Exercise objective:
Restate the entire listing word for word.

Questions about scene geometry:
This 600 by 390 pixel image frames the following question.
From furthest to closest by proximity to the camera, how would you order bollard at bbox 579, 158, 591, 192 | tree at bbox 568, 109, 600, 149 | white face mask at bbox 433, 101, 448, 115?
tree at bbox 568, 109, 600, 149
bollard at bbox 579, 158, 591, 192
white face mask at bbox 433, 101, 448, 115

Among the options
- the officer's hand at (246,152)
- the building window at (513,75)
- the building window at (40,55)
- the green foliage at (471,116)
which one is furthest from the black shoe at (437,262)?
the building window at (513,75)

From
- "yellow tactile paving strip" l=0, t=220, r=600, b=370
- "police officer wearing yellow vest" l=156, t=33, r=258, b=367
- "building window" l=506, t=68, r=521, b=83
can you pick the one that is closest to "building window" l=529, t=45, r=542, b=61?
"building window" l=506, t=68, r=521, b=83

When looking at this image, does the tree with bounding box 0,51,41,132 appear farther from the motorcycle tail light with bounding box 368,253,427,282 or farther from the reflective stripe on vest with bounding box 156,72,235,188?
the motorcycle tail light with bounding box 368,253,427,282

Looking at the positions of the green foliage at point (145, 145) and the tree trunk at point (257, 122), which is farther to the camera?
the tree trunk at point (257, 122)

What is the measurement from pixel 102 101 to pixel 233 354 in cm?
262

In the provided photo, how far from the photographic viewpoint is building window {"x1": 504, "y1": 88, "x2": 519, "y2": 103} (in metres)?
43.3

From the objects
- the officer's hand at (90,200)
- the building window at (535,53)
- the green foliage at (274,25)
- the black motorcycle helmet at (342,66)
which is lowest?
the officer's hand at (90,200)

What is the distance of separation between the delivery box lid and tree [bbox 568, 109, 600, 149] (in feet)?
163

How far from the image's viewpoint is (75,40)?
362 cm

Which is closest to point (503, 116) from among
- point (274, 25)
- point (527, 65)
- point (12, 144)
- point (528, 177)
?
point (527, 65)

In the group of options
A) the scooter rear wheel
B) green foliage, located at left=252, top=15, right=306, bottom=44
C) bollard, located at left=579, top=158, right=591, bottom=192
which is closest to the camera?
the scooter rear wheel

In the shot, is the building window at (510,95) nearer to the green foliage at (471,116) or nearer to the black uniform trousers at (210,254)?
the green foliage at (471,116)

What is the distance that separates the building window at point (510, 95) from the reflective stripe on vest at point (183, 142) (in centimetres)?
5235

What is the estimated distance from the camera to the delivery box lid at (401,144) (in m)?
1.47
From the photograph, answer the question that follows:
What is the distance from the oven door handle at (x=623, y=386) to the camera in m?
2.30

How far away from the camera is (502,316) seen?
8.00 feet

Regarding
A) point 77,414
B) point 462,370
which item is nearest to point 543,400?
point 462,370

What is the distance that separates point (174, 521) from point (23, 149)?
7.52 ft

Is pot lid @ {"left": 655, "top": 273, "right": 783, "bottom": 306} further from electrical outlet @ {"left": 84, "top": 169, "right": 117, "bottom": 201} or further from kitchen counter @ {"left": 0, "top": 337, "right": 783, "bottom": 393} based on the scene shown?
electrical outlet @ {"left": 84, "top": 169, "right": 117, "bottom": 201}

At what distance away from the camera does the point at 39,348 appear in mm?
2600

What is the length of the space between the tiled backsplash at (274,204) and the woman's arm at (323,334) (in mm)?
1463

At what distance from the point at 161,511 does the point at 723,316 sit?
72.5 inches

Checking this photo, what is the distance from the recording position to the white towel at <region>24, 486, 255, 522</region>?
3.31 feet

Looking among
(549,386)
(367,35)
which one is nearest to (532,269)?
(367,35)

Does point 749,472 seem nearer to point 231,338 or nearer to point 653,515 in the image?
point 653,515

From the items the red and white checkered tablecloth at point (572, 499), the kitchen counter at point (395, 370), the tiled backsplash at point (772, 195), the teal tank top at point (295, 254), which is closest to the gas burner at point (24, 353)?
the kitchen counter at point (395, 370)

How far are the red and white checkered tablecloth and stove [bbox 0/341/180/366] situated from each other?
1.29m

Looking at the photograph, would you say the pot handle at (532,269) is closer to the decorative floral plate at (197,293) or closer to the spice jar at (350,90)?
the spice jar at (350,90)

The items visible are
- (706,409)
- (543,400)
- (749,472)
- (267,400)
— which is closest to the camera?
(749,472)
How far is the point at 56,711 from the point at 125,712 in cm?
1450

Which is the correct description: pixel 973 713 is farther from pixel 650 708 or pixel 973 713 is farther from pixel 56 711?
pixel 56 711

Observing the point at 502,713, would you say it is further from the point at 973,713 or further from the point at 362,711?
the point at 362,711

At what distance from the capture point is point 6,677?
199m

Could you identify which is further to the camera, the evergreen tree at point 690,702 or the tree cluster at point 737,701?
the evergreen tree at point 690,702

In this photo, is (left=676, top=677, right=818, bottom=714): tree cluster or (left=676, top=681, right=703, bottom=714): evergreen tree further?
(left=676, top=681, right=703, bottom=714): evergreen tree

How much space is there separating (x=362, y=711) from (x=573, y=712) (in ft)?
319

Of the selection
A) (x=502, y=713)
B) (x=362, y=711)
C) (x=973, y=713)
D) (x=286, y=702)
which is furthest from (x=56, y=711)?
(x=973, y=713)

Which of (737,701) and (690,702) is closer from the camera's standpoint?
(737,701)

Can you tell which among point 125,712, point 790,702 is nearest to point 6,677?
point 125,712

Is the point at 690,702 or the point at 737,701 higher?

The reply:
This 600 by 390 pixel image frames the following question.
From furthest to closest by proximity to the camera, how would you order bollard at bbox 579, 158, 591, 192 | tree at bbox 568, 109, 600, 149 | white face mask at bbox 433, 101, 448, 115?
tree at bbox 568, 109, 600, 149
bollard at bbox 579, 158, 591, 192
white face mask at bbox 433, 101, 448, 115

Among the options
- the officer's hand at (246,152)
- the building window at (513,75)
- the building window at (40,55)
- the green foliage at (471,116)
which one is furthest from the black shoe at (437,262)?
the building window at (513,75)

From
- "yellow tactile paving strip" l=0, t=220, r=600, b=370
- "police officer wearing yellow vest" l=156, t=33, r=258, b=367
- "building window" l=506, t=68, r=521, b=83
can you pick the one that is closest to "building window" l=529, t=45, r=542, b=61?
"building window" l=506, t=68, r=521, b=83

When looking at this image, does the tree with bounding box 0,51,41,132 appear farther from the motorcycle tail light with bounding box 368,253,427,282 or farther from the reflective stripe on vest with bounding box 156,72,235,188?
the motorcycle tail light with bounding box 368,253,427,282

Looking at the positions of the green foliage at point (145, 145) and the tree trunk at point (257, 122), which is farther to the camera?
the tree trunk at point (257, 122)

What is the measurement from pixel 102 101 to pixel 233 354 in cm?
262

In the provided photo, how far from the photographic viewpoint is building window {"x1": 504, "y1": 88, "x2": 519, "y2": 103} (in metres)?
43.3

From the objects
- the officer's hand at (90,200)
- the building window at (535,53)
- the green foliage at (274,25)
- the black motorcycle helmet at (342,66)
which is lowest?
the officer's hand at (90,200)

What is the distance of separation between the delivery box lid and tree [bbox 568, 109, 600, 149] (in feet)?
163

How far from the image's viewpoint is (75,40)?
362 cm

Which is closest to point (503, 116) from among
- point (274, 25)
- point (527, 65)
- point (12, 144)
- point (528, 177)
?
point (527, 65)

In the group of options
A) the scooter rear wheel
B) green foliage, located at left=252, top=15, right=306, bottom=44
C) bollard, located at left=579, top=158, right=591, bottom=192
which is closest to the camera?
the scooter rear wheel

In the shot, is the building window at (510,95) nearer to the green foliage at (471,116) or nearer to the black uniform trousers at (210,254)?
the green foliage at (471,116)

What is the distance that separates the building window at point (510, 95) from the reflective stripe on vest at point (183, 142) (in centimetres)?
5235

What is the estimated distance from the camera to the delivery box lid at (401,144) (in m)?
1.47
From the photograph, answer the question that follows:
What is the distance from the oven door handle at (x=623, y=386) to the camera in m?
2.30

How far away from the camera is (502,316) seen?
8.00 feet

Regarding
A) point 77,414
B) point 462,370
which item is nearest to point 543,400?
point 462,370

What is the distance that separates point (174, 521) from point (23, 149)?
7.52 ft

Is pot lid @ {"left": 655, "top": 273, "right": 783, "bottom": 306} further from electrical outlet @ {"left": 84, "top": 169, "right": 117, "bottom": 201} or further from kitchen counter @ {"left": 0, "top": 337, "right": 783, "bottom": 393} based on the scene shown?
electrical outlet @ {"left": 84, "top": 169, "right": 117, "bottom": 201}

At what distance away from the camera does the point at 39,348 appear in mm?
2600

What is the length of the space between the tiled backsplash at (274,204) and the woman's arm at (323,334) (in mm)?
1463

At what distance from the point at 161,511 does the point at 723,316 sit?
72.5 inches

Checking this photo, what is the distance from the recording position to the white towel at <region>24, 486, 255, 522</region>?
3.31 feet

Looking among
(549,386)
(367,35)
which one is nearest to (532,269)?
(367,35)

Does point 749,472 seem nearer to point 231,338 or nearer to point 653,515 in the image?
point 653,515

From the items the red and white checkered tablecloth at point (572, 499), the kitchen counter at point (395, 370), the tiled backsplash at point (772, 195), the teal tank top at point (295, 254), which is closest to the gas burner at point (24, 353)?
the kitchen counter at point (395, 370)

How far are the red and white checkered tablecloth and stove [bbox 0/341/180/366] situated from each other?
1.29m

Looking at the photograph, would you say the pot handle at (532,269) is closer to the decorative floral plate at (197,293) or closer to the spice jar at (350,90)?
the spice jar at (350,90)

The items visible are
- (706,409)
- (543,400)
- (749,472)
- (267,400)
— which is closest to the camera?
(749,472)
How far is the point at 56,711 from the point at 125,712 in cm?
1450

Which is the correct description: pixel 973 713 is farther from pixel 650 708 or pixel 973 713 is farther from pixel 56 711?
pixel 56 711

Observing the point at 502,713, would you say it is further from the point at 973,713 or further from the point at 362,711?
the point at 362,711

At what distance from the capture point is point 6,677?
199m

Could you identify which is further to the camera, the evergreen tree at point 690,702 or the tree cluster at point 737,701?
the evergreen tree at point 690,702

In this photo, is (left=676, top=677, right=818, bottom=714): tree cluster or (left=676, top=681, right=703, bottom=714): evergreen tree further?
(left=676, top=681, right=703, bottom=714): evergreen tree

How much space is there separating (x=362, y=711) from (x=573, y=712) (in ft)?
319

Of the selection
A) (x=502, y=713)
B) (x=362, y=711)
C) (x=973, y=713)
D) (x=286, y=702)
which is furthest from (x=56, y=711)?
(x=973, y=713)

Which of (737,701) and (690,702) is closer from the camera's standpoint?
(737,701)

Can you tell which among point 125,712, point 790,702 is nearest to point 6,677?
point 125,712

Is the point at 690,702 or the point at 737,701 higher?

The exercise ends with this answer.